Soletanche Bachy brings its expertise to water and sewerage projects | Part 4: Water treatment and discharge

In this last episode, find out about a crucial step in protecting public health: the treatment and discharge of wastewater into the natural environment.

Shéma du cycle de l'eau - Traiter et rejeter l'eau

This is where our saga covering the various stages in a collective water and sewerage network comes to an end. Having already learned about collection wells, storagetanks, sewers, pipework and rainwater management, in this last episode you will find out about a crucial step in protecting public health: the treatment and discharge of wastewater into the natural environment.

It is essential to ensure the quality of this discharged water, which has been used for our domestic or industrial consumption.

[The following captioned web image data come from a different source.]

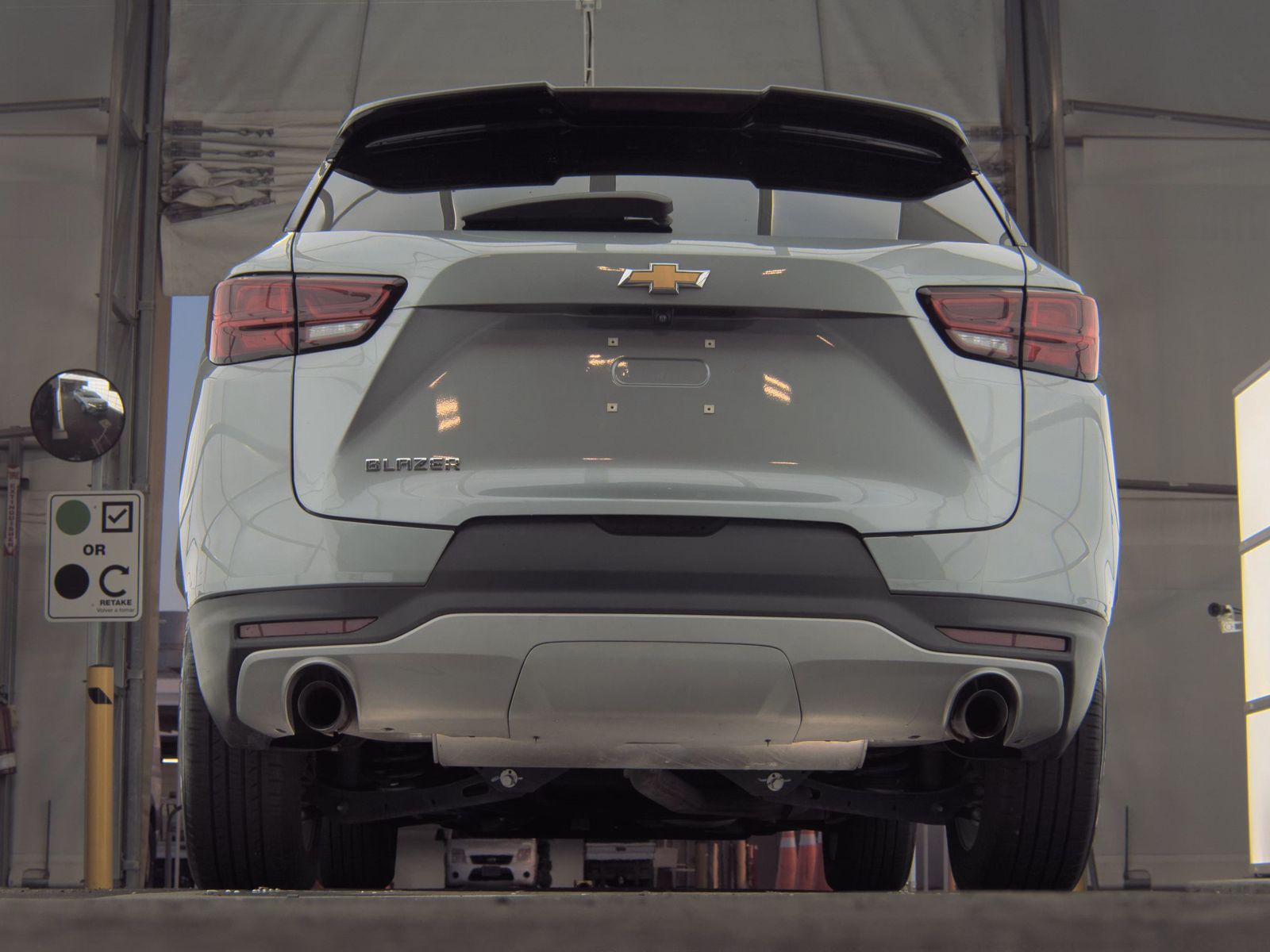 CHEVROLET CAMARO - 8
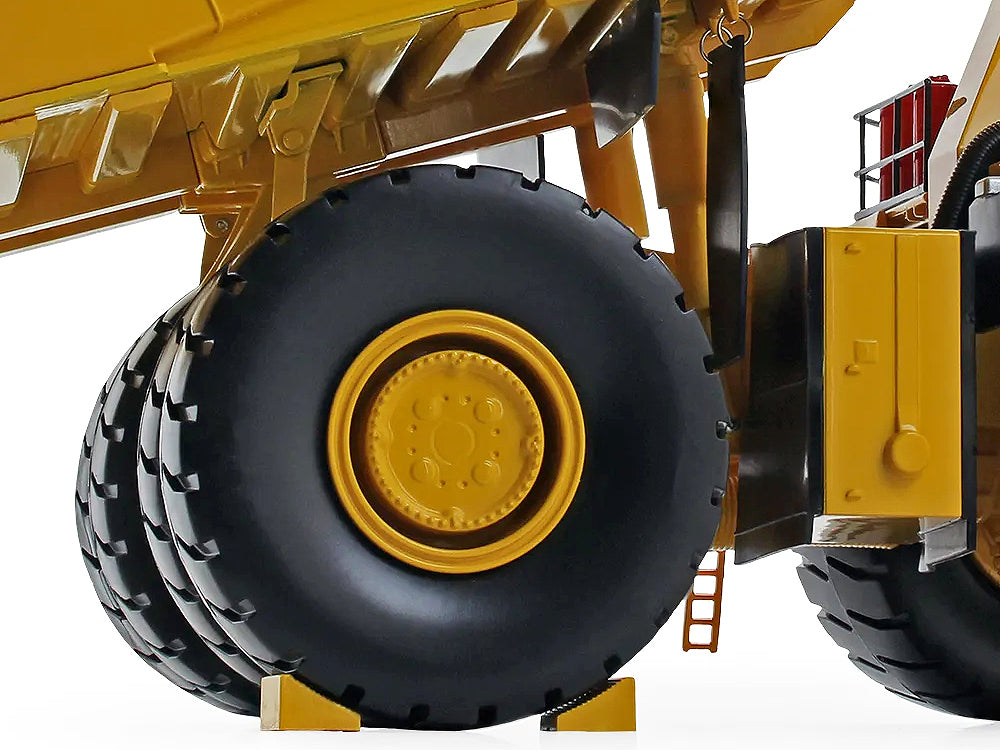 Komatsu 980E-AT Dump Truck 1/50 Diecast Model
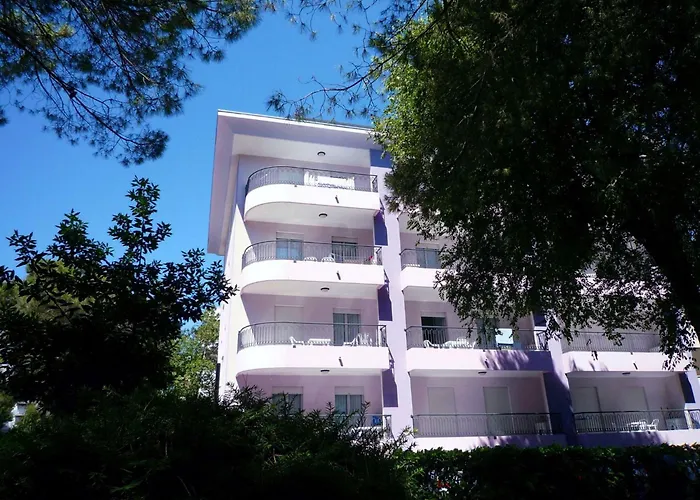 Relax By The Pool-beahost * ビビオーネ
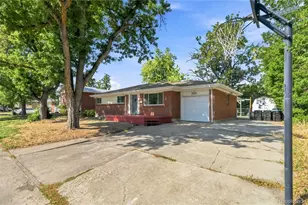 6085 Parfet St, Arvada, CO 80004 - Photo 5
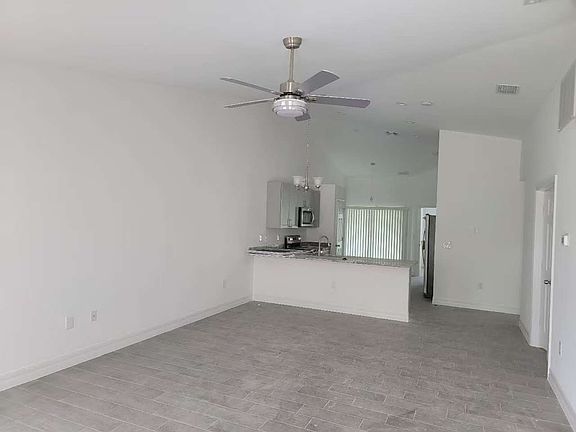 3rd image of 4651 29th St SW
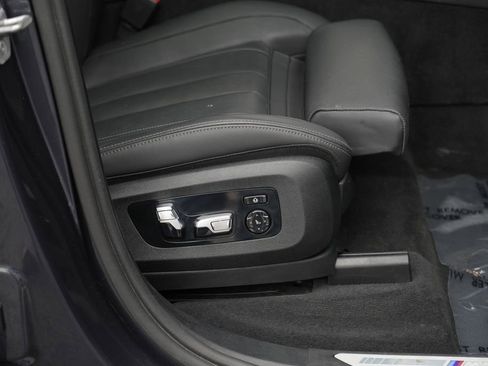 Used 2022 BMW X7 M50i w/ Dynamic Handling Package image 40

To clean it, our subsidiaries therefore build wastewater treatment plants all over the world, on the surface and underground, of all types and capacities.

Treating wastewater

Expansion of a water treatment plant in Canada to treat the equivalent of the consumption of one million people.

This programme to expand the Annacis Island wastewater treatment plant in Canada is a large-scale project in which Bessac, our subsidiary specialising in tunnels and the manufacture of tunnel-boring machines, is participating as part of a consortium with Pomerleau.

The aim is to provide a treatment capacity of 175 million cubic meters per year, or the equivalent of the consumption of one million people! The project, funded by the Metro Vancouver Regional District and covering 21 municipalities, an electoral district and a First Nation (Canadian indigenous people) is expected to be delivered by mid-2024.

Projet Annacis island Canada
Tunnelier sur le projet Annacis Island

The contract includes several key parts of a sewerage network:

  • two 40m-deep access shafts with diameters of 18m and 9m respectively (internal diaphragm walls),
  • two tunnels, 580m and 200m long, with an internal diameter of 4.2m and lined in prefabricated segments,
  • a riser in the Fraser River
  • Refurbishment of the existing diffuser following commissioning of the new 280m-long, 2.5m diameter diffuser buried in the riverbed
  • As well as the construction of a new water control system connected to the existing structures

What happens to the water after it has been treated by the station?

Once the water has been treated, it is discharged into the sea or into rivers via outfalls equipped with diffusers to dilute the discharged water over a large area.

In Morocco, in Rabat, the Solsif and Bessac teams have again contributed their expertise to the construction of a marine discharge system by building an outfall including:

  • A 12m-diameter, 22m-deep shaft using the traditional method, in rock protected by grouting (tab and plug).
  • An 800m tunnel, built using a slurry pressure balance micro-tunnel boring machine, 2.6m in diameter, discharging at sea.
  • A 300,000m3 marine berth created by rock excavation using a shaped charge.

Our expertise to support water and sewerage projects

Via our worldwide subsidiaries with expertise in foundations and soil technologies, Soletanche Bachy is involved at every stage of water management, through the construction and maintenance of water distribution structures and the sewerage network. These can be delivered “turnkey”, from the design and execution of the foundations to the civil engineering works and finishing.

We hope you enjoyed this collective water and sewerage network saga.

We wanted to show you our involvement in the construction of these virtuous structures that are vital to public health and preservation of the environment.